_Direction_
Please rewrite the listing below, putting "gray floor tile" in place of every "white floor tile" and keeping everything else the same.

_Dataset rows_
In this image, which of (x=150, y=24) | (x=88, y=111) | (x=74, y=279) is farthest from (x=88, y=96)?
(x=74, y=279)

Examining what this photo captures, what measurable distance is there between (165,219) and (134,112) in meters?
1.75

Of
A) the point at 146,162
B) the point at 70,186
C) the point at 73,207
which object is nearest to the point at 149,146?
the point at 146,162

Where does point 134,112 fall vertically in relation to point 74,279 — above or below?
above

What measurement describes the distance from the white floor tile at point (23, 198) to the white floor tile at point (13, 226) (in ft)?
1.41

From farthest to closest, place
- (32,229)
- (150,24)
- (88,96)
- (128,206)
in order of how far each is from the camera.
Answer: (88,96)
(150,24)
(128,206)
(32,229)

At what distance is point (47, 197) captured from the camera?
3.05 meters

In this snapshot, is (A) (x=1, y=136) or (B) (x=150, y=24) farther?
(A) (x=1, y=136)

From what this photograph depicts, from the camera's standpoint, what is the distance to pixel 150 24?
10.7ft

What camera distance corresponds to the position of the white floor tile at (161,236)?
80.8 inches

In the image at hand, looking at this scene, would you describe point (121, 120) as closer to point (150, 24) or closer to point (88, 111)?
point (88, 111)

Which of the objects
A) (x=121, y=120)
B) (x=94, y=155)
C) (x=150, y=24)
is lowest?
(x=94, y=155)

_Completed task_
In this image, which of (x=150, y=24) | (x=88, y=111) | (x=74, y=279) is farthest from (x=88, y=96)?
(x=74, y=279)

Examining what this photo captures, what measurable distance is there between (165,219) and (134,112) in meters?
1.75

Of
A) the point at 146,162
B) the point at 70,186
C) the point at 73,207
which object is nearest to the point at 149,146?
the point at 146,162

Where does point 134,112 fall vertically in relation to point 74,279 — above or below?
above

What measurement describes the distance from the gray floor tile at point (23, 198) to the gray floor tile at point (13, 226) (in ft)?
1.41

From farthest to closest, place
- (32,229)
- (150,24)
- (88,96)
- (128,206)
in order of how far each is from the camera.
Answer: (88,96)
(150,24)
(128,206)
(32,229)

At what distance is point (47, 197) captured from the camera?
3.05 meters

In this snapshot, is (A) (x=1, y=136) or (B) (x=150, y=24) farther?
(A) (x=1, y=136)

From what this photograph depicts, from the camera's standpoint, what is the distance to pixel 150 24?
10.7ft

What camera distance corresponds to the position of the gray floor tile at (161,236)?
80.8 inches

In the image at hand, looking at this scene, would you describe point (121, 120) as closer to point (150, 24) or closer to point (88, 111)?
point (88, 111)

Which of the objects
A) (x=121, y=120)
B) (x=94, y=155)
C) (x=150, y=24)
is lowest?
(x=94, y=155)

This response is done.